QUEEN’S UNIVERSITY BELFAST has been awarded a €315,000 grant in a bid to find a vaccine for coronavirus.

The funding grant has been awarded as one of several projects that will receive part of a €21.5 million fund bankrolled by the UK Research and Innovation, and by the Department of Health and Social Care.

Queen’s lead researcher Ultan Power is a Professor of Molecular Virology at the Wellcome-Wolfson Institute for Experimental Medicine.

He said: “The thousands of deaths caused by coronavirus have been as a result of how the virus attacks the respiratory system, both directly and through stimulating violent immune responses. 

“Our expertise in this area, coupled with the state-of-art models of lung tissue infection in my laboratory enable us to explore in detail how respiratory viruses cause disease. This puts us in a unique position to find an urgently needed treatment.

“Developing new drugs can take a long time and is very expensive. When facing a pandemic, it is crucial that we find treatment options as soon as possible. Our research approach will focus on drugs that are already approved for human use to see whether they can be repurposed to fight Covid-19.”

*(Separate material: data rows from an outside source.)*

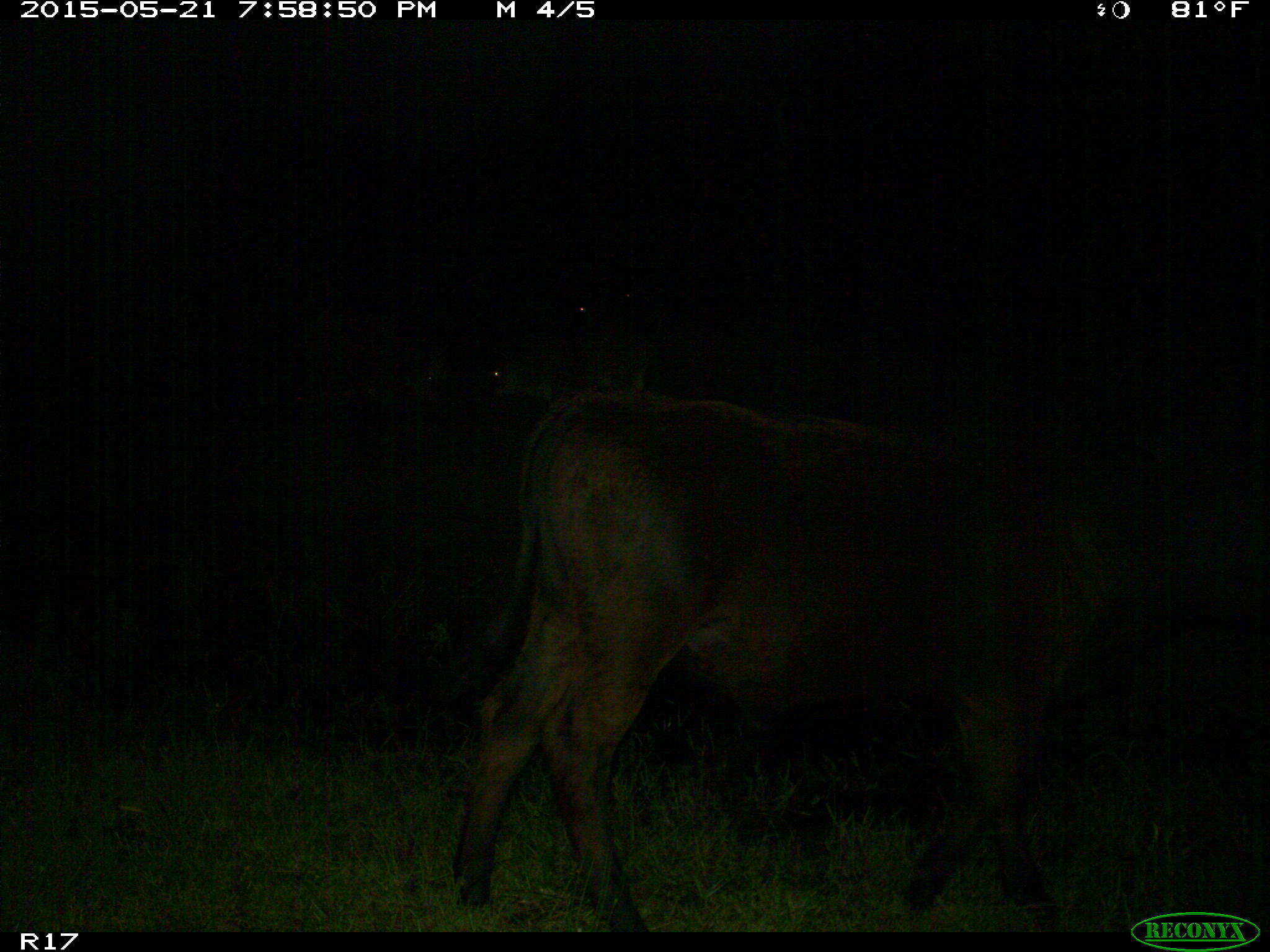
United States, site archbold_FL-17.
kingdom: Animalia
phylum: Chordata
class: Mammalia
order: Artiodactyla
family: Bovidae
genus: Bos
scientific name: Bos taurus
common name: domestic cow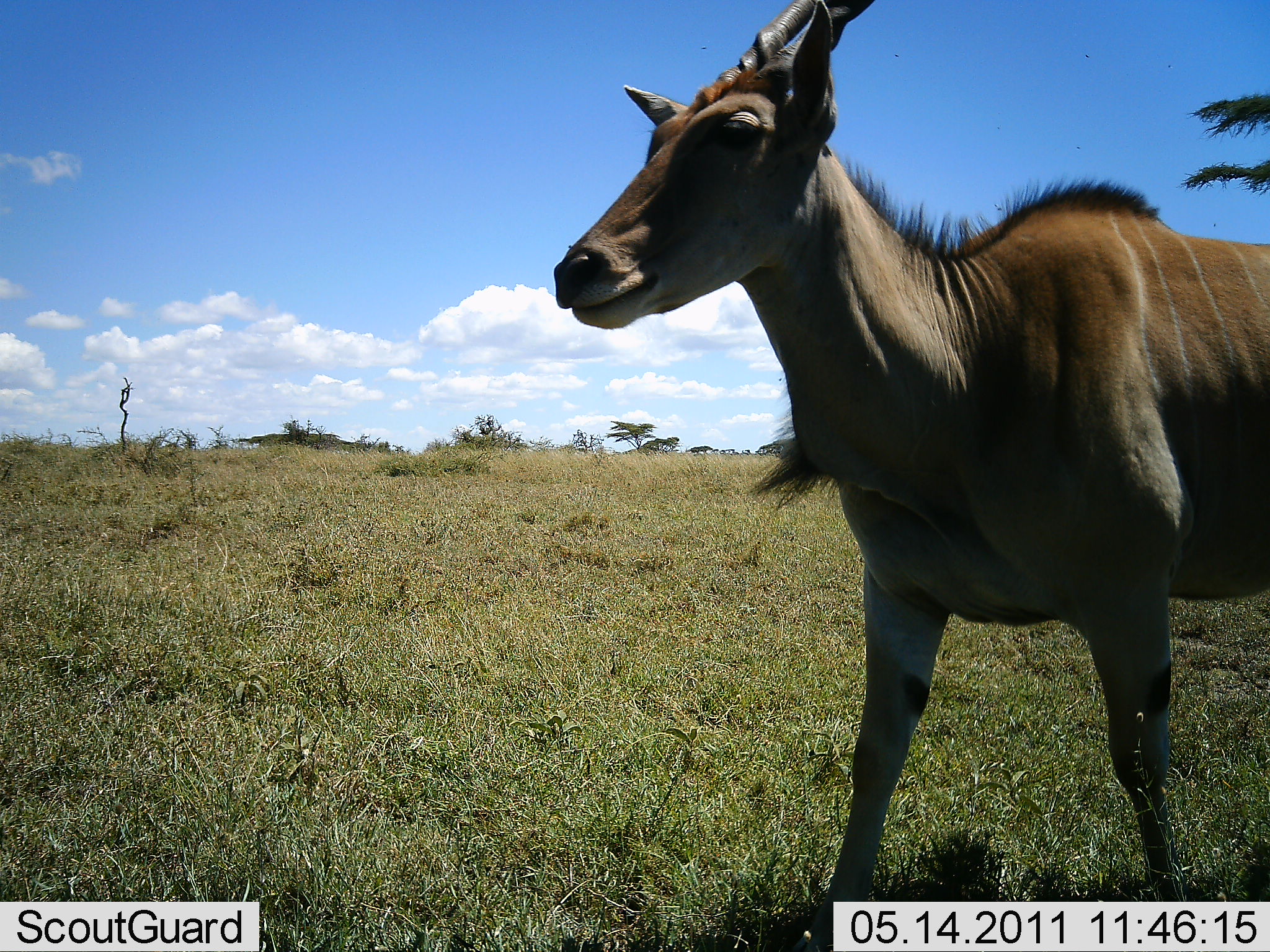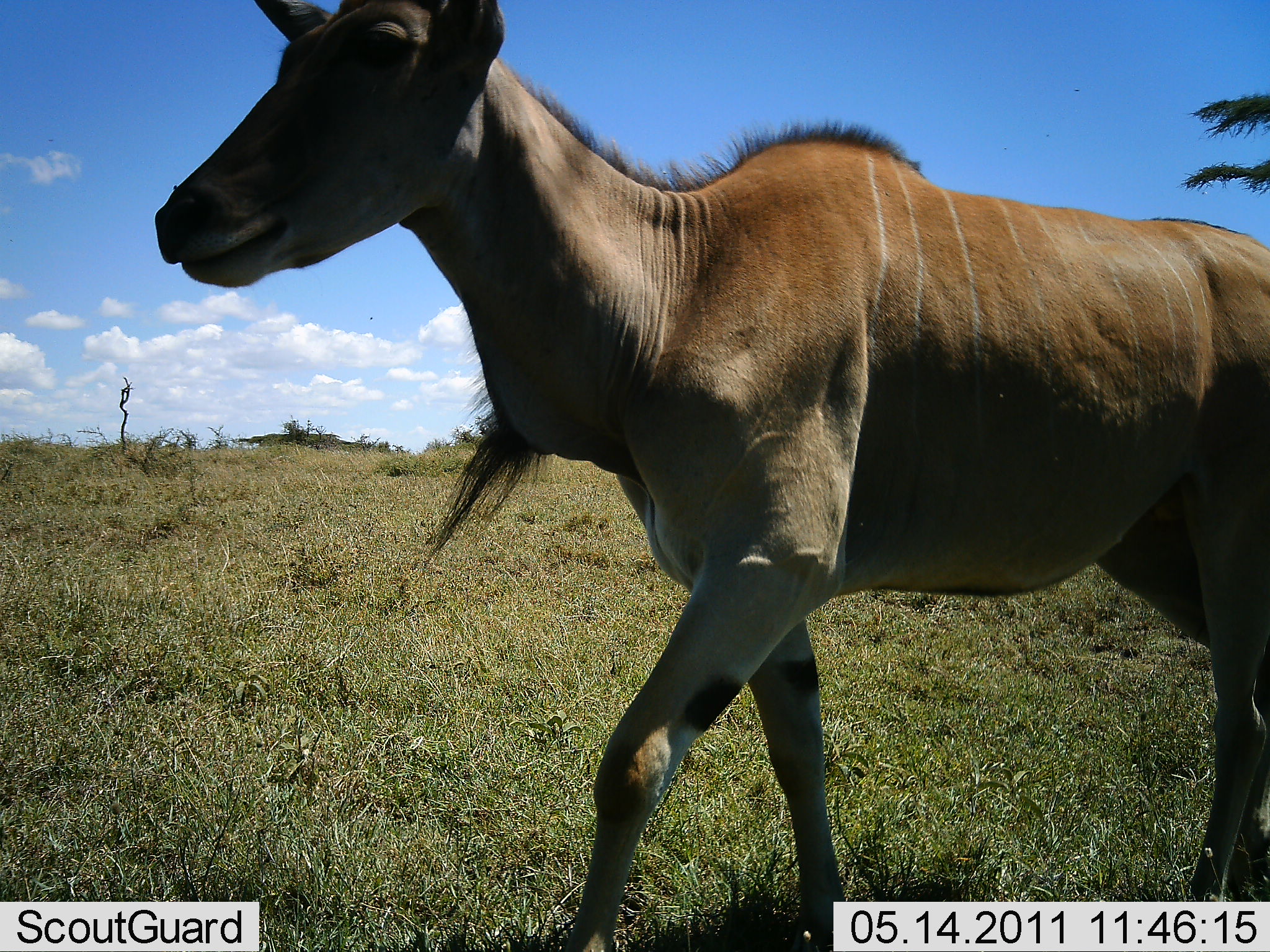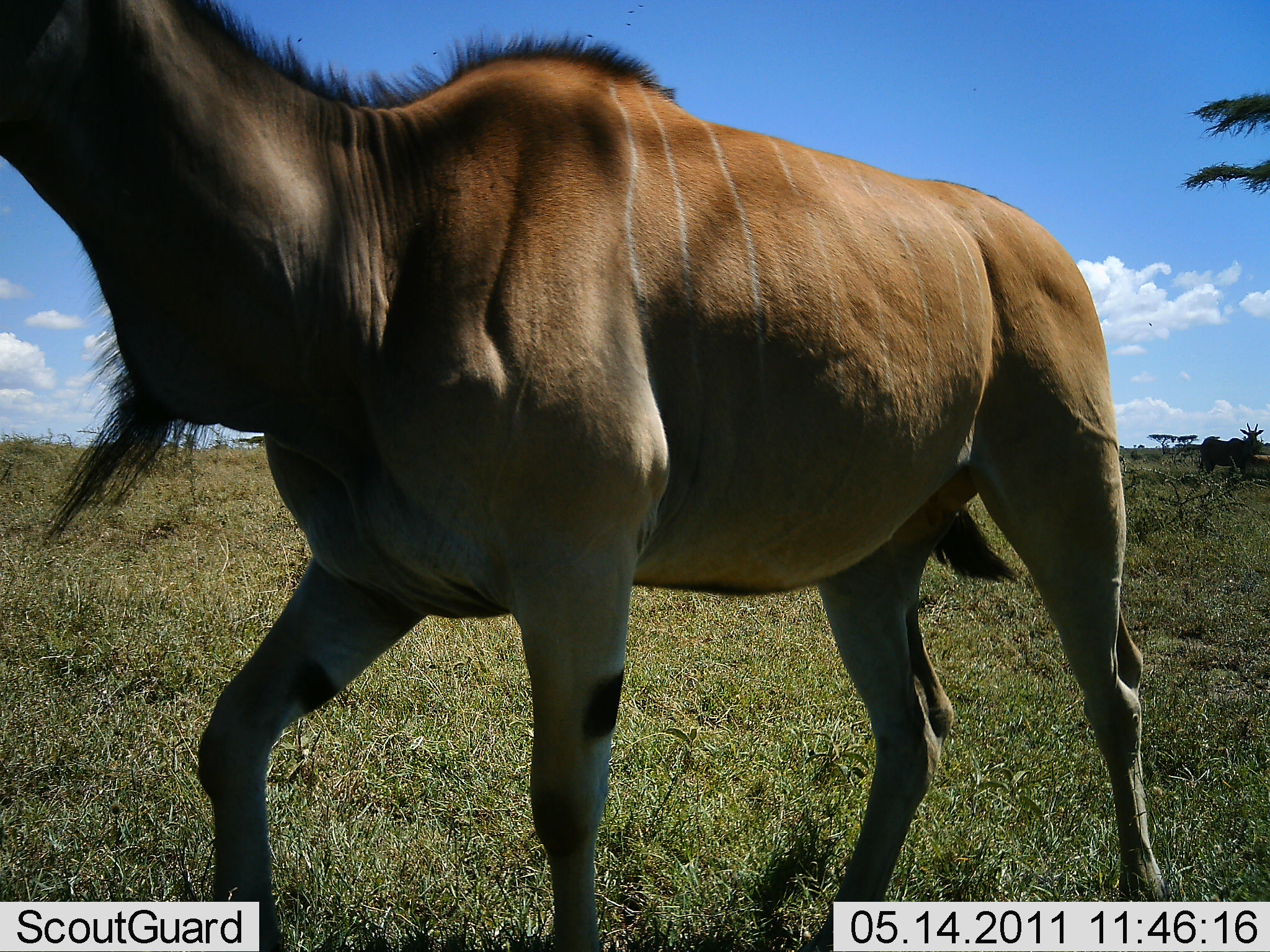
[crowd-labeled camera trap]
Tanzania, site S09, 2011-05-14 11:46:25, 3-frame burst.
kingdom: Animalia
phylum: Chordata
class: Mammalia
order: Artiodactyla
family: Bovidae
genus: Tragelaphus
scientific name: Tragelaphus oryx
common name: eland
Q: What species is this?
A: Eland (Tragelaphus oryx).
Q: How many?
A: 1.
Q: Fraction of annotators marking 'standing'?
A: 0%.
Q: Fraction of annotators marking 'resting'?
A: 0%.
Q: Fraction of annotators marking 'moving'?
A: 100%.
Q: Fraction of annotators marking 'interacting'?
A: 0%.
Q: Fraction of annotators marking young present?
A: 0%.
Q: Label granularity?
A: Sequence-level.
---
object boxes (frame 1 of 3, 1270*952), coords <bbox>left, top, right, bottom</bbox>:
animal: <bbox>555, 1, 1270, 624</bbox>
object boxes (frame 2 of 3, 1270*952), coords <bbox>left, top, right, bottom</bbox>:
animal: <bbox>155, 1, 1270, 774</bbox>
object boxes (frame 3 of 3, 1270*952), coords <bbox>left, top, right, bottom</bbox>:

Professor Power is an internationally eminent virologist whose career has focused on respiratory syncytial virus (RSV), the leading cause of severe bronchiolitis in young infants and a major cause of severe lung disease in the elderly and immunocompromised.

Power and his team of researchers will direct their expertise to screen existing drugs for activity against the virus.

The research will screen drugs currently approved for human use, including a number of drugs used to treat respiratory diseases, antivirals, and drugs which affect the immune system. 

The drugs will be applied to the SARS-CoV-2-infected cells to determine whether they are effective in killing the coronavirus or dampening down the violent immune responses that cause lots of damage to the lung tissues.

Queen’s University has a long history in researching viruses, developing diagnostics and finding treatments and vaccines. This includes common respiratory viruses, such as RSV, rhinoviruses, measles virus, and mumps virus.

Professor Stuart Elborn, Pro Vice-Chancellor of the Faculty of Medicine, Health and Life Sciences and lung infection expert said: “Queen’s University has a wealth of research expertise in a range of viral diseases, from understanding how viruses spread to how they affect our immune system as well as leading clinical trials and developing treatments and vaccines. We will harness this knowledge and apply our expertise and learning to tackle the Covid-19 pandemic.”

Yesterday evening, the Department of Health said another 219 people had been diagnosed with Covid-19 in Ireland. In Northern Ireland, another 20 cases were confirmed yesterday, bringing the total there to 148.